Secrets of Edge-Informed Contrast Maximization for Event-Based Vision
Pritam P. Karmokar, Quan H. Nguyen, William J. Beksi

TL;DR
This paper introduces a hybrid contrast maximization method that incorporates edge information to improve the sharpness and accuracy of event-based vision, achieving state-of-the-art results in optical flow estimation.
Contribution
It extends contrast maximization from uni-modal to bi-modal by integrating edge data, enhancing edge motion estimation accuracy.
Findings
Achieves superior sharpness scores in event images.
Sets new state-of-the-art optical flow benchmarks.
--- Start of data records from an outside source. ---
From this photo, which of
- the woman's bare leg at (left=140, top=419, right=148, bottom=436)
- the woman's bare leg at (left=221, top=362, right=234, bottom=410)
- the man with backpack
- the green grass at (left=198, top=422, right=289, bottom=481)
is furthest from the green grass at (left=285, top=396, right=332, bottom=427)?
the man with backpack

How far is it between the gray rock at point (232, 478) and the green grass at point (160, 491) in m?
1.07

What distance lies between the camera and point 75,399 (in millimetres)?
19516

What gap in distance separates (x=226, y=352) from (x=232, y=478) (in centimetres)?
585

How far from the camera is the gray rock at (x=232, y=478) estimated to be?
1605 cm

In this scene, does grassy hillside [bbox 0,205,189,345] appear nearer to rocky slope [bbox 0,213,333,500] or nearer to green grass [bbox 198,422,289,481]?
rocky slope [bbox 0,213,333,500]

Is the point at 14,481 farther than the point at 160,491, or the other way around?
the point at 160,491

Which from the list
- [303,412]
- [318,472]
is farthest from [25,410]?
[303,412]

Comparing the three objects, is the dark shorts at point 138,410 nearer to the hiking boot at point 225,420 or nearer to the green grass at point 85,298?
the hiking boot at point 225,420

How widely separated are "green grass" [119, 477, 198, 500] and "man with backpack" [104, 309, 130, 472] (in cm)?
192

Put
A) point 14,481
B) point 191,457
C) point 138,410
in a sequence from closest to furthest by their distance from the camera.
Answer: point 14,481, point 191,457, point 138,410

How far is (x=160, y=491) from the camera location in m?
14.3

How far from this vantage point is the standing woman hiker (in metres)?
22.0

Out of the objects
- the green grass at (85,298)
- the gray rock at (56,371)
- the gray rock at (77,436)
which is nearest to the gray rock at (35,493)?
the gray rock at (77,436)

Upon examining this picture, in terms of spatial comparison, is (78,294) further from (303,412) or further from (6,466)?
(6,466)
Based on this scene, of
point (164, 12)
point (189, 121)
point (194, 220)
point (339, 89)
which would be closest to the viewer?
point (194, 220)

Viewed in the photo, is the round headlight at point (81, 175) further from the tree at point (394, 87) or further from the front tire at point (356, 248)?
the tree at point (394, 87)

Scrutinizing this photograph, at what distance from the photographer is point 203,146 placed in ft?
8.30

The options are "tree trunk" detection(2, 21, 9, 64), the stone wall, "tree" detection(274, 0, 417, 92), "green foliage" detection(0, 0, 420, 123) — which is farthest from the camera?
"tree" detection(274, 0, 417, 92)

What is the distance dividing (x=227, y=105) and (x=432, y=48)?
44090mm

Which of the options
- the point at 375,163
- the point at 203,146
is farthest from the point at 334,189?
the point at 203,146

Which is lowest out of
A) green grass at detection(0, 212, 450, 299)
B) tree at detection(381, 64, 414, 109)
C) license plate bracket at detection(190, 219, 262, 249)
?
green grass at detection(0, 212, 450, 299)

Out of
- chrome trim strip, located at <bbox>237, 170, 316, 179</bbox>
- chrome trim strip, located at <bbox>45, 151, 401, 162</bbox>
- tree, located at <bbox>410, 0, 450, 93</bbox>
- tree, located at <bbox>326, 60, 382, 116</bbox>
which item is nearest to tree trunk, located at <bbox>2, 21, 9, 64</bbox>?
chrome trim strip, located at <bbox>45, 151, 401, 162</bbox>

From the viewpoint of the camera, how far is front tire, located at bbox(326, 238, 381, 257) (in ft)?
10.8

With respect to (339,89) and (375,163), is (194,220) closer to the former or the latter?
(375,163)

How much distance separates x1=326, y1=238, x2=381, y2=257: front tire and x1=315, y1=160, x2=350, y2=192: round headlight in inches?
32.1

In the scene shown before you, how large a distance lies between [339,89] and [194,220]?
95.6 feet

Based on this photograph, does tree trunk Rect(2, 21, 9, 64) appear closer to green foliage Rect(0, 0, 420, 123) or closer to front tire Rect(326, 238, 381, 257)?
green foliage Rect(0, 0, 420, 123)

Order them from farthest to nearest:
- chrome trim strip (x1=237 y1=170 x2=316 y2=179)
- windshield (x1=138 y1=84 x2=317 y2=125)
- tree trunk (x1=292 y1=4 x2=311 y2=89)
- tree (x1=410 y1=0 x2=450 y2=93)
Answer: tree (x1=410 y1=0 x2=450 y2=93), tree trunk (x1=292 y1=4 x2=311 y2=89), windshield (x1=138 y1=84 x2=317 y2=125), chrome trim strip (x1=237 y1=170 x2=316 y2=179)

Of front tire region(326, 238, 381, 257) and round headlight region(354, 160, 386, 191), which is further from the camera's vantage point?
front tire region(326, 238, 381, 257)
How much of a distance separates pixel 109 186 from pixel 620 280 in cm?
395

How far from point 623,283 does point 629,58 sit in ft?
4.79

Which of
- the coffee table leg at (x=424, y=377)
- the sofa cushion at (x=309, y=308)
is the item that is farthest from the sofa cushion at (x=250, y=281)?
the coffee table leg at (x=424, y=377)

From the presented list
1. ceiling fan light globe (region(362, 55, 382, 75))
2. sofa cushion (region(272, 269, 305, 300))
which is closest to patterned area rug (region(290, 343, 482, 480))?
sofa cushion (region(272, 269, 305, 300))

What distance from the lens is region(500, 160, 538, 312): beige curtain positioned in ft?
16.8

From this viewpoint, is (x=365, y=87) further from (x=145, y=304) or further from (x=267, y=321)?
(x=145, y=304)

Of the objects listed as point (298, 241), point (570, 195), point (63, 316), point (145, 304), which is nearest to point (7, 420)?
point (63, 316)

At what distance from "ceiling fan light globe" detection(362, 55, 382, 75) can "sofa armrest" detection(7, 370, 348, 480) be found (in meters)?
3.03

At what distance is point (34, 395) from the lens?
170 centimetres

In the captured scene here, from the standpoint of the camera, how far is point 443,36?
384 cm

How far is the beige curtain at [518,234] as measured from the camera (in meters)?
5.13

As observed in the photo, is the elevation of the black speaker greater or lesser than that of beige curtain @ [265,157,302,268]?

Demonstrates effectiveness on multiple datasets.
Abstract
Event cameras capture the motion of intensity gradients (edges) in the image plane in the form of rapid asynchronous events. When accumulated in 2D histograms, these events depict overlays of the edges in motion, consequently obscuring the spatial structure of the generating edges. Contrast maximization (CM) is an optimization framework that can reverse this effect and produce sharp spatial structures that resemble the moving intensity gradients by estimating the motion trajectories of the events. Nonetheless, CM is still an underexplored area of research with avenues for improvement. In this paper, we propose a novel hybrid approach that extends CM from uni-modal (events only) to bi-modal (events and edges). We leverage the underpinning concept that, given a reference time, optimally warped events produce sharp gradients consistent with the moving edge at that time. Specifically, we…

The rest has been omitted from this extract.